Ganz anders das Bild bei nationalen Wahlen: Da prägen überlebensgroße Porträts der Spitzenkandidaten die Szene in Riga. Mit Hilfe von Sponsoring-Millionen örtlicher Geschäftsleute gelang es immer wieder, neu gegründeten Parteien aus dem Stand weg zur Mehrheit zu verhelfen. Mit bis zu sieben Euro pro Wähler leistete sich das ärmste EU-Land zuletzt einen der – relativ – teuersten Wahlkämpfe Europas, sagt Daunis Auers, Politologe an der „Euro-Fakultät“ der Universität von Lettland in Riga.

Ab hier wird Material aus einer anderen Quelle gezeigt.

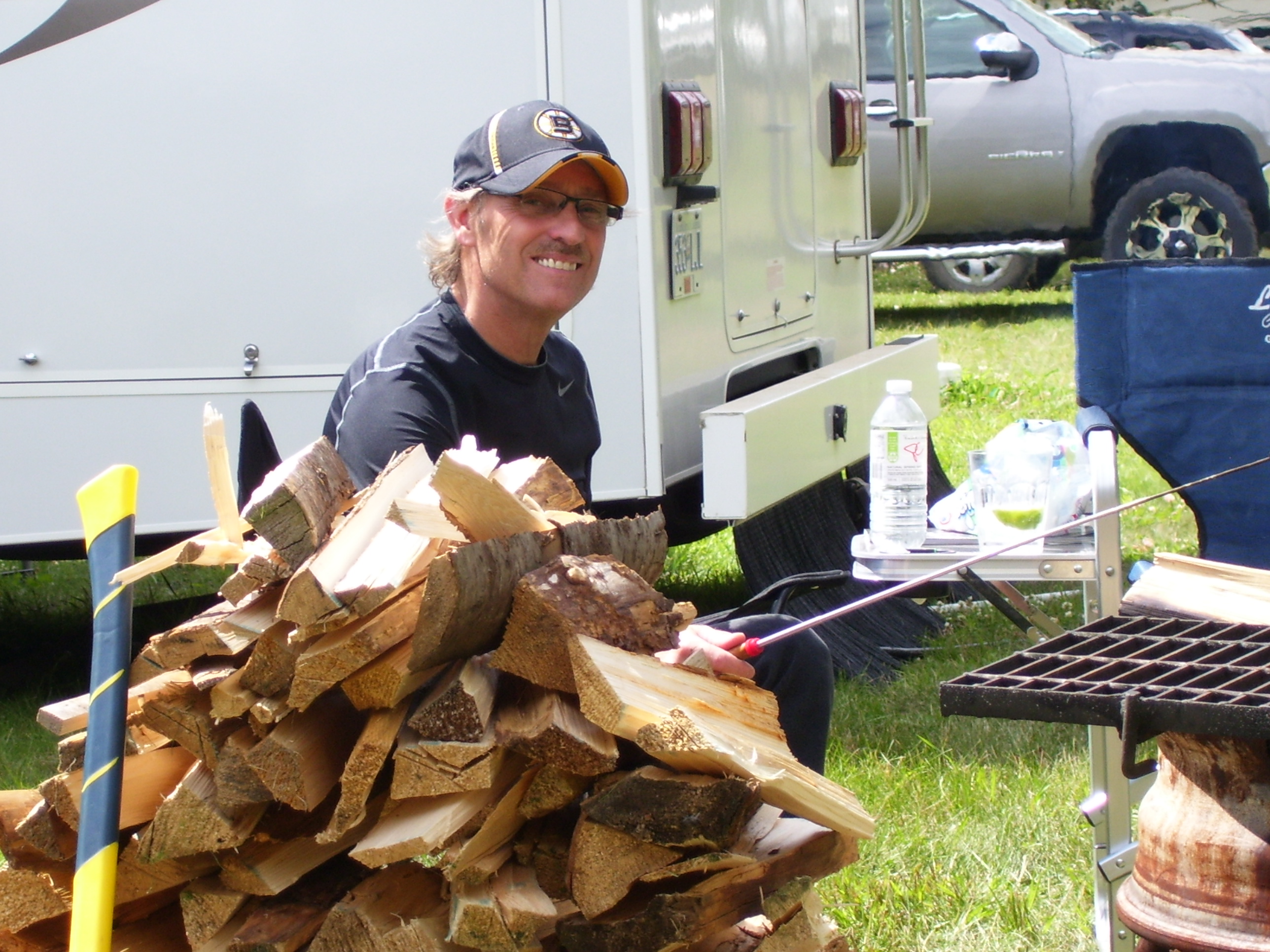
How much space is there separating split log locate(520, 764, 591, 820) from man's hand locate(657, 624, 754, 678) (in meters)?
0.21

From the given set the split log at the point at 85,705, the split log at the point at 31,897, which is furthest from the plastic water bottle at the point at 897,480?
the split log at the point at 31,897

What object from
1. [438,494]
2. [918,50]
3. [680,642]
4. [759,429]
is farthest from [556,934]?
[918,50]

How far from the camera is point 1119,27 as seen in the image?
38.2 ft

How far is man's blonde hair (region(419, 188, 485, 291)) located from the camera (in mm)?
2875

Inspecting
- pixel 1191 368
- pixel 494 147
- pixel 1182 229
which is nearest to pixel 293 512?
pixel 494 147

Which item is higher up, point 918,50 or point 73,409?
point 918,50

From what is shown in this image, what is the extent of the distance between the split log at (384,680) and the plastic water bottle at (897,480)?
1.43 m

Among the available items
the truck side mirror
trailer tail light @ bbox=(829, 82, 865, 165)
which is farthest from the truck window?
trailer tail light @ bbox=(829, 82, 865, 165)

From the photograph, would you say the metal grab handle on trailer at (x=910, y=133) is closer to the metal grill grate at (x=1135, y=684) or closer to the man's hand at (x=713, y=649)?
the man's hand at (x=713, y=649)

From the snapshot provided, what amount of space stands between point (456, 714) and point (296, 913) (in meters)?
0.42

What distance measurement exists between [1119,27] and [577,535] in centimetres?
1092

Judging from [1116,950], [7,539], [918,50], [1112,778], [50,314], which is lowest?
[1116,950]

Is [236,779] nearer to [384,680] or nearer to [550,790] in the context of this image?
[384,680]

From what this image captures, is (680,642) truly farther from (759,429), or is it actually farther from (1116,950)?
(759,429)
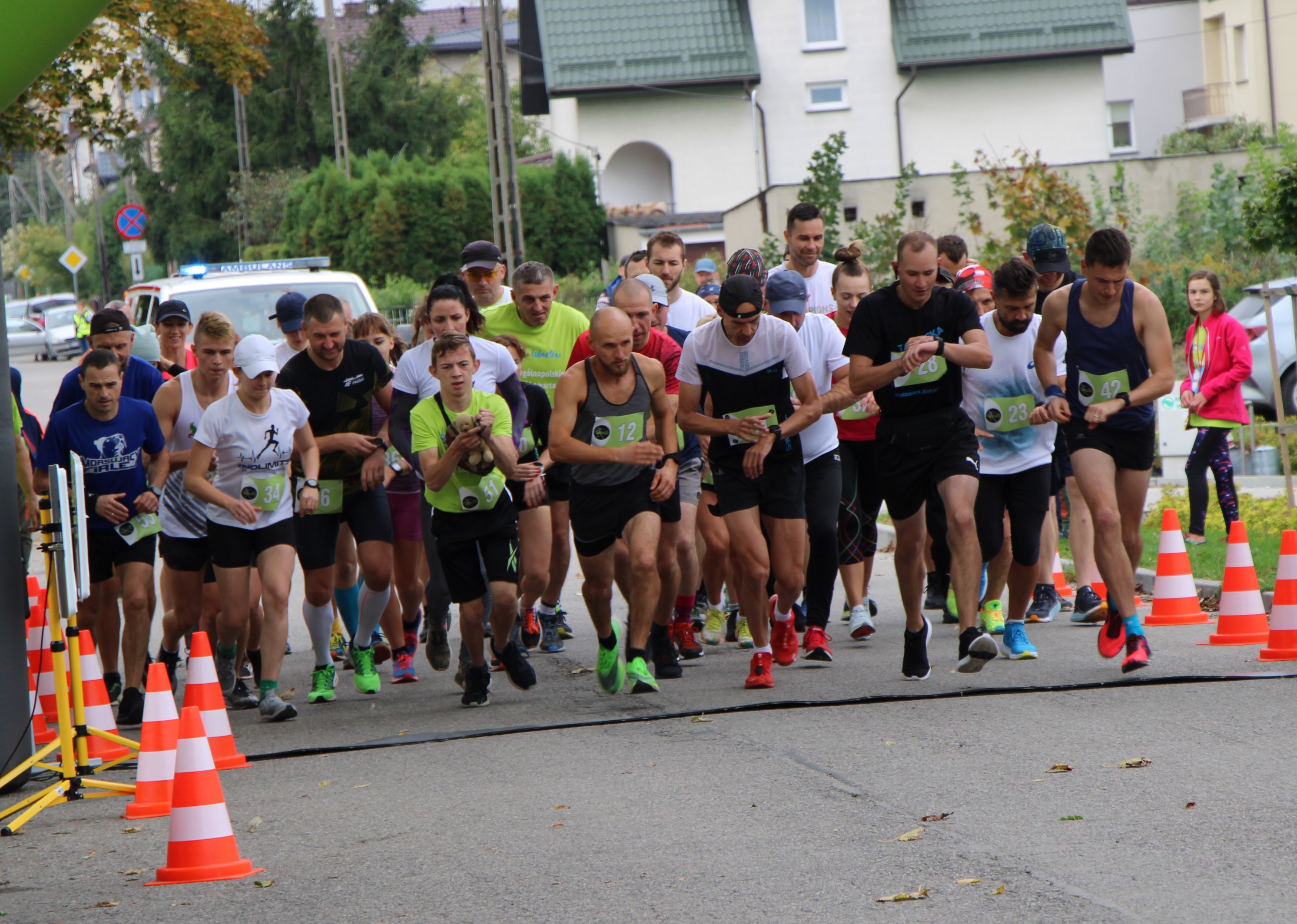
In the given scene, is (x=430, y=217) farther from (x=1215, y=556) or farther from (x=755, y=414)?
(x=755, y=414)

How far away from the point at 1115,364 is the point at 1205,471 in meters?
4.95

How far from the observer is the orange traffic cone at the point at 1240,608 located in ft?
30.0

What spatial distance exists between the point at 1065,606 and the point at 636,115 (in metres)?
39.3

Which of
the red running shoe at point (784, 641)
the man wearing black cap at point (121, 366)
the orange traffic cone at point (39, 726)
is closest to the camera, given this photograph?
the orange traffic cone at point (39, 726)

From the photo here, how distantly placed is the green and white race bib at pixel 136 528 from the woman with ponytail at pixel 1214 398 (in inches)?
299

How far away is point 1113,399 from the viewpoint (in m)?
8.20

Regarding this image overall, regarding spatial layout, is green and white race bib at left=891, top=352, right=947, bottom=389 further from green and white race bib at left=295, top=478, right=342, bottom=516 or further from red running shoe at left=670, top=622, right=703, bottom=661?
green and white race bib at left=295, top=478, right=342, bottom=516

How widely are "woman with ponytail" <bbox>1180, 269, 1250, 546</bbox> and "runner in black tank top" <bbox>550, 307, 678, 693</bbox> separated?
561cm

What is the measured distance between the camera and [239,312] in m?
16.8

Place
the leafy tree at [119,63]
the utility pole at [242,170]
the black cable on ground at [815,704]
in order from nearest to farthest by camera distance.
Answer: the black cable on ground at [815,704] < the leafy tree at [119,63] < the utility pole at [242,170]

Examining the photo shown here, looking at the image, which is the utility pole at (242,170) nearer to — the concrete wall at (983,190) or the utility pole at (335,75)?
the utility pole at (335,75)

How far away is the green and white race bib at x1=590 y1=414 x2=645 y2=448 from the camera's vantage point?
8.40 metres

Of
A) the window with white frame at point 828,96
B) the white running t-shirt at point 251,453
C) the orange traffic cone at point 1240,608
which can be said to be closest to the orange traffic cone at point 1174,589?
the orange traffic cone at point 1240,608

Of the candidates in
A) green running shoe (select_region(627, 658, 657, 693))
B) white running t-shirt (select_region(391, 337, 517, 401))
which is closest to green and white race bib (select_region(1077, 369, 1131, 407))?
green running shoe (select_region(627, 658, 657, 693))
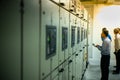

Diesmal hielten sich die Geldgeber aus der Wirtschaft zurück, wohl auch, weil sie sich kaum Gegenleistungen erhoffen können. „Was können unsere neun Parlamentarier in Straßburg schon bewegen?“ fragt Janis Jurkans von der gemäßigten Linken. Gönnerhaft ließ er andere vor: „Der Job in Straßburg ist etwas für die Jungen“, sagt Jurkans, der lieber Parteivorsitzender bleiben will.

Dennoch haben sich ehemalige Spitzenpolitiker, mehrere Ministerpräsidenten und der amtierende Außenminister in die Wahllisten eintragen lassen. Chancen können sich Kandidaten der bürgerlich-konservativen Rechten ausrechnen. Auf der anderen Seite haben die vor allem von der großen russischsprachigen Bevölkerungsgruppe unterstützten Linksparteien Aussicht auf ein Mandat. Die Linke hat für den Wahltag am Samstag zu Demonstrationen aufgerufen und kritisiert, dass die etwa 500 000 staatenlosen ethnischen Russen nicht mitwählen dürfen.

Erste praktische Erfahrungen mit der Europäischen Union machten die meisten Letten in den vergangenen Wochen an den Ladentheken. Wie in anderen Beitrittsstaaten auch, sind die Preise von einigen Lebensmitteln seit dem EU-Beitritt sprunghaft gestiegen. „Viele Geschäftsleute haben wohl die Gunst der Stunde genutzt und zusätzliche Gewinne eingestrichen“, sagt der lettische Premierminister Indulis Emsis. Protestwähler könnten sich deshalb auch für eine Gruppierung entscheiden, die sich „Euroskeptiker“ nennt, wird vermutet.